Gary school principals present improvement plans

2014-02-25T22:00:00Z 2014-02-25T22:51:25Z Gary school principals present improvement plansCarmen McCollum, (219) 662-5337

GARY | Several Gary principals outlined school improvement plans, which included increasing English and math ISTEP+ scores, improving parent involvement and stepping up professional development.

Twelve failing Gary public schools were required to present school improvement plans as a result of Indiana's school accountability law.

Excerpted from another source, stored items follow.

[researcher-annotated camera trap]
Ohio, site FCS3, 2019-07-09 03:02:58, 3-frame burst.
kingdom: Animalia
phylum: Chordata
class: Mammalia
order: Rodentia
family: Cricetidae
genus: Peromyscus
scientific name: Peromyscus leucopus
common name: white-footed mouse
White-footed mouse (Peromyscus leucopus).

Individual public hearings were held Tuesday for Bailly, Beveridge, Brunswick, Jefferson, Marquette, Watson, Webster and Williams elementary schools, Dunbar-Pulaski Middle School, and Lew Wallace STEM Academy, West Side Leadership Academy and Wirt-Emerson Visual and Performing Arts high schools.

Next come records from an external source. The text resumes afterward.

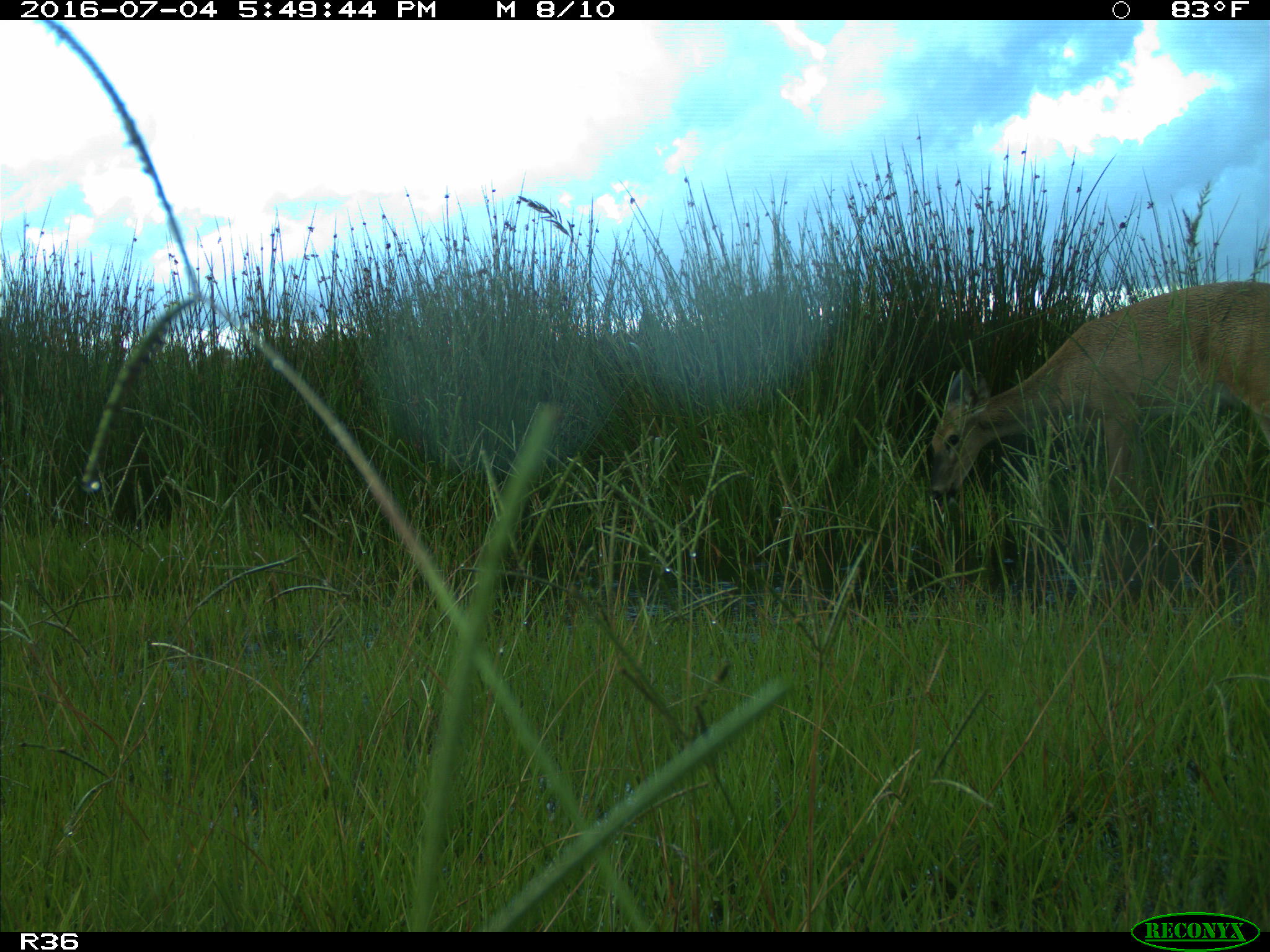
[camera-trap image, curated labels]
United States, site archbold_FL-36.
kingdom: Animalia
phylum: Chordata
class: Mammalia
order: Artiodactyla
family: Cervidae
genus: Odocoileus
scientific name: Odocoileus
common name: deer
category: unidentified deer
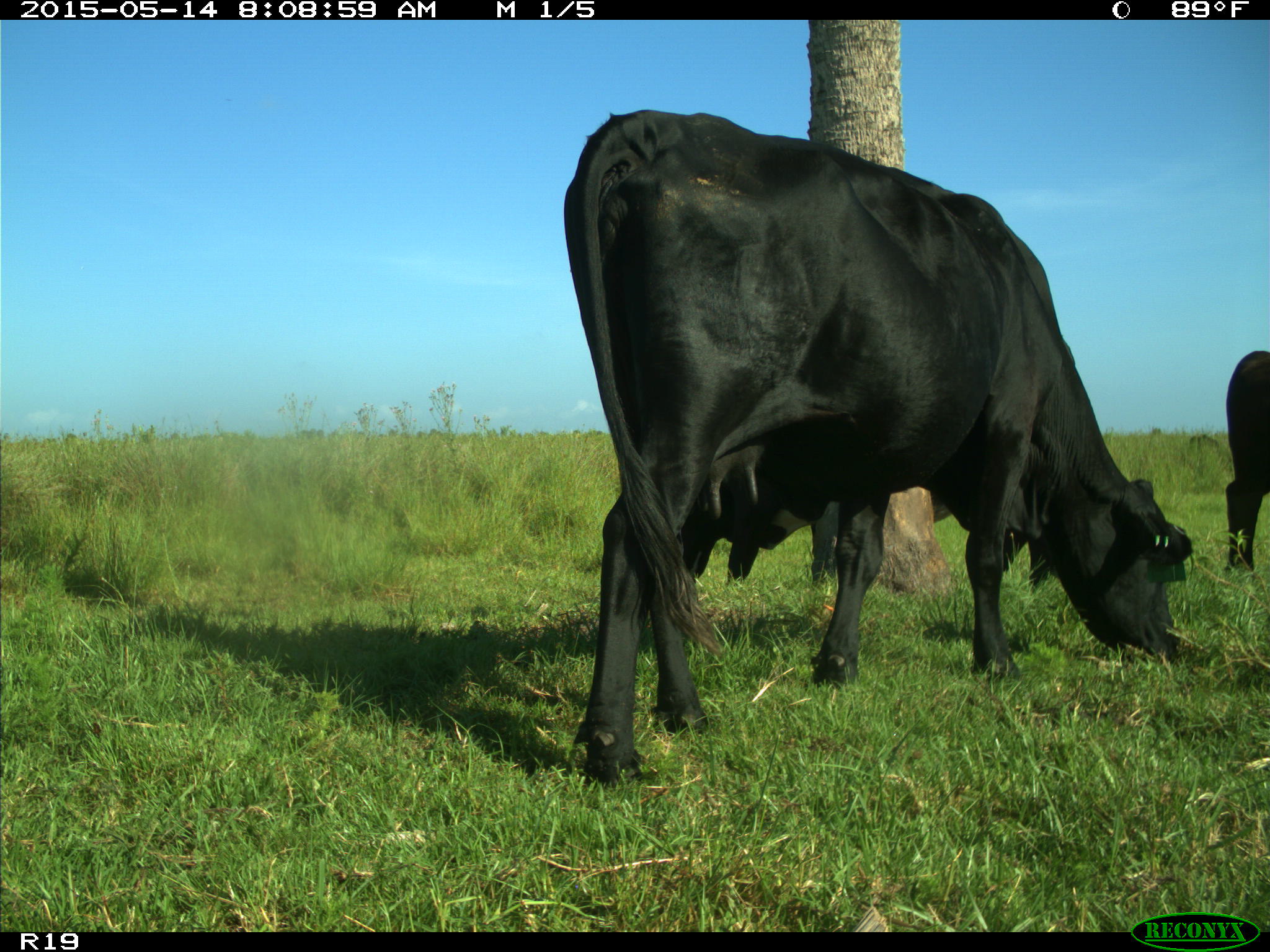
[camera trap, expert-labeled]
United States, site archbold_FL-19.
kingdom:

West Side Principal Terrance Little outlined goals for the school, which has earned four consecutive D's. He discussed strategies for improvement, including high expectations for culture and climate and a clean and safe environment for students to learn.

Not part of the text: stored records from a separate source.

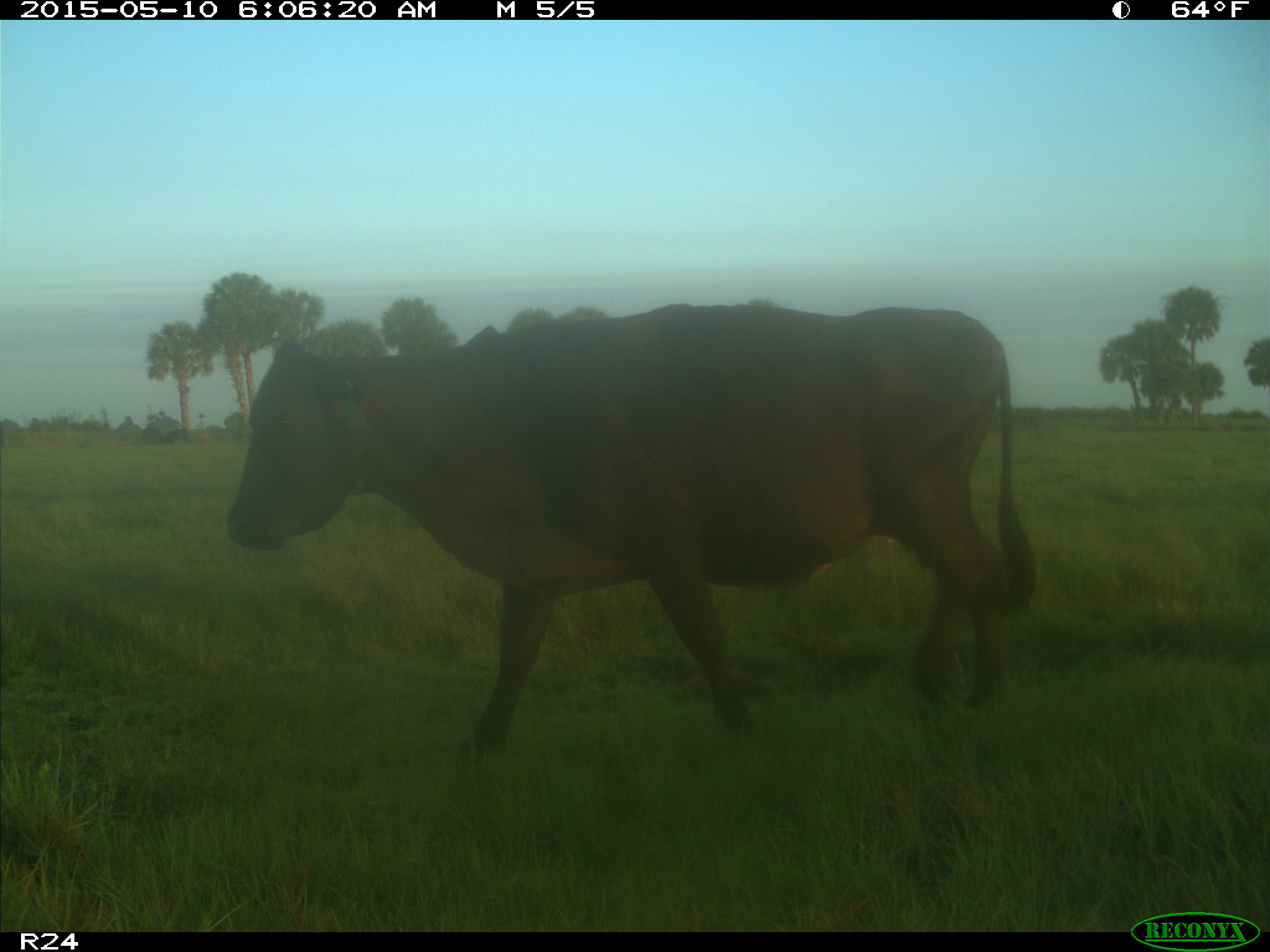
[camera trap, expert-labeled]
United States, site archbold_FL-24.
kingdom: Animalia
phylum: Chordata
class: Mammalia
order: Artiodactyla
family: Bovidae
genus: Bos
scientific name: Bos taurus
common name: domestic cow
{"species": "Bos taurus (domestic cow)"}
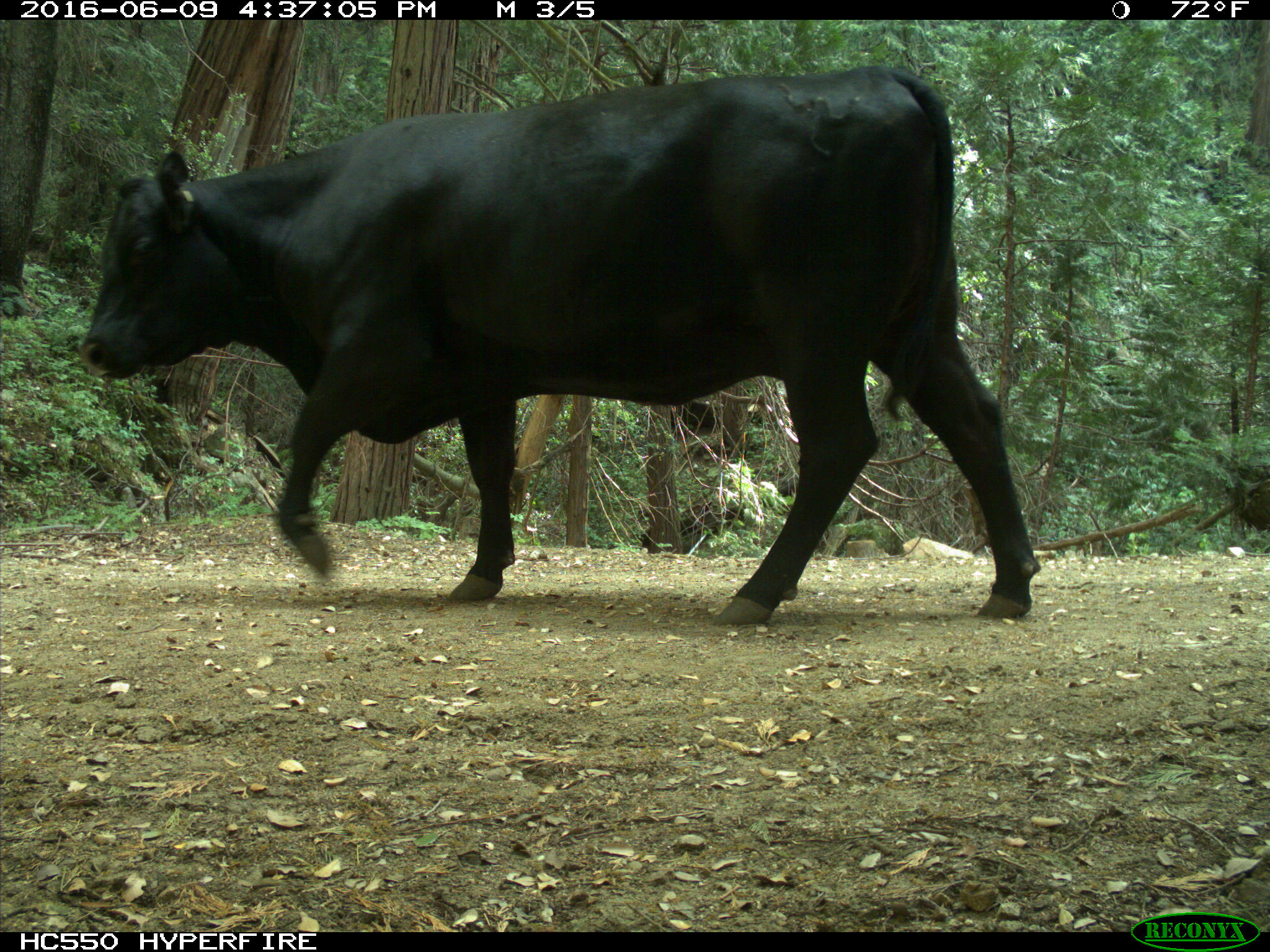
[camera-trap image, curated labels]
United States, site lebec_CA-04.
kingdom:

Wirt-Emerson Principal Adrian Richie talked about goals he hopes to achieve. Wirt-Emerson earned an F in 2010 and D's the last three years. By May 2014, Richie wants to increase 10th-grade English proficiency from 78 percent to 83 percent.

"The school's grade was due to the low growth rate between eighth and 10th grade in English/language arts," he said.

Richie also said tutorial programs in English/language arts and math have been established for middle and high school students.

School Board members and principals didn't mention any school closings during the meeting, but some parents pleaded for their schools to remain open.

During a public work session last week on the district's finances, Superintendent Cheryl Pruitt said the district is facing a $12.2 million deficit. She recommended closing schools to reduce the deficit.

The recommendation includes closing Lew Wallace, Webster, Dunbar-Pulaski and the Watson Boys Academy. Gary New Tech High School, currently housed in the Gary Career Center, would move to a different building, and the administration building would be relocated to a school building.

School spokeswoman Sarita Stevens said community forums would be held before any decisions are made.

Parent Theresa Martin said she has a special needs child at Dunbar-Pulaski and he is doing very well at the school.

"You get a very warm feeling when you walk in there. Please reconsider closing Dunbar," she said.